- _YOUR GOAL_
Write out the data again, starting with the line containing "What depth separates" and ending with the line containing "which is bottommost?", both included. Offset every number in the answers, the depth value and the point coordinates, by adding 106, and leave all other lines unchanged.
==== RECORDED DATA
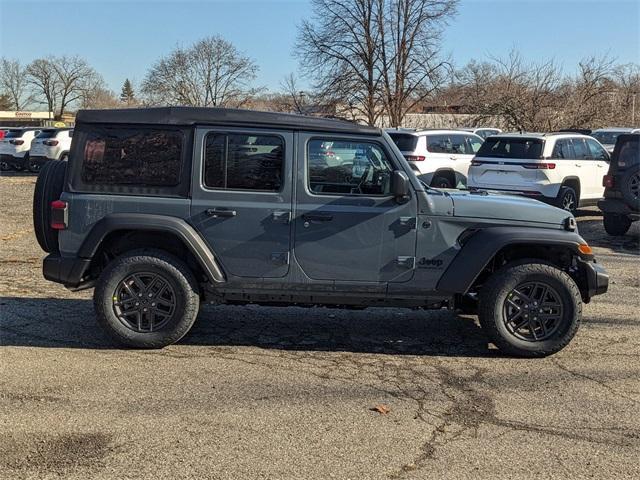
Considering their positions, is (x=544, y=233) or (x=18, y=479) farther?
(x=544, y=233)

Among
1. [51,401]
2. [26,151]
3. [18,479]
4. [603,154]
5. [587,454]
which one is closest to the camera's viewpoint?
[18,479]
========
==== RECORDED DATA
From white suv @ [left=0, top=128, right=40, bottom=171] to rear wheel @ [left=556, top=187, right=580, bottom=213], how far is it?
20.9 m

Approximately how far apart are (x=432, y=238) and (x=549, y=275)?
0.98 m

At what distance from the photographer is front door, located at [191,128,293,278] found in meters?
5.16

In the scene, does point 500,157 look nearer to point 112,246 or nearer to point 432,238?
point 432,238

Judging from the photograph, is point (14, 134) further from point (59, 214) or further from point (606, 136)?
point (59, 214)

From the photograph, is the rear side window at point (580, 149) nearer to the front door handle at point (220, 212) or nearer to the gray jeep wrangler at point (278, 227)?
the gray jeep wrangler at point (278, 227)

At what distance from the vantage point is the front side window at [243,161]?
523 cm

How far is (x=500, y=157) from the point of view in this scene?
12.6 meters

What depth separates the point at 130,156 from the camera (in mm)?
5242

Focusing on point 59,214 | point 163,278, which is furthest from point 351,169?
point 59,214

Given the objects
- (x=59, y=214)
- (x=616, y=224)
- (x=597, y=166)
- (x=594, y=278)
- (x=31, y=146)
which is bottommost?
========
- _COMPLETE RESPONSE_
What depth separates the point at 130,156 from the camera (in mm)?
5348

Focusing on point 59,214 | point 163,278, which is furthest from point 351,169?
point 165,320

Given the objects
- (x=59, y=214)
- (x=616, y=224)
- (x=597, y=166)
- (x=594, y=278)
- (x=31, y=146)
which is bottommost?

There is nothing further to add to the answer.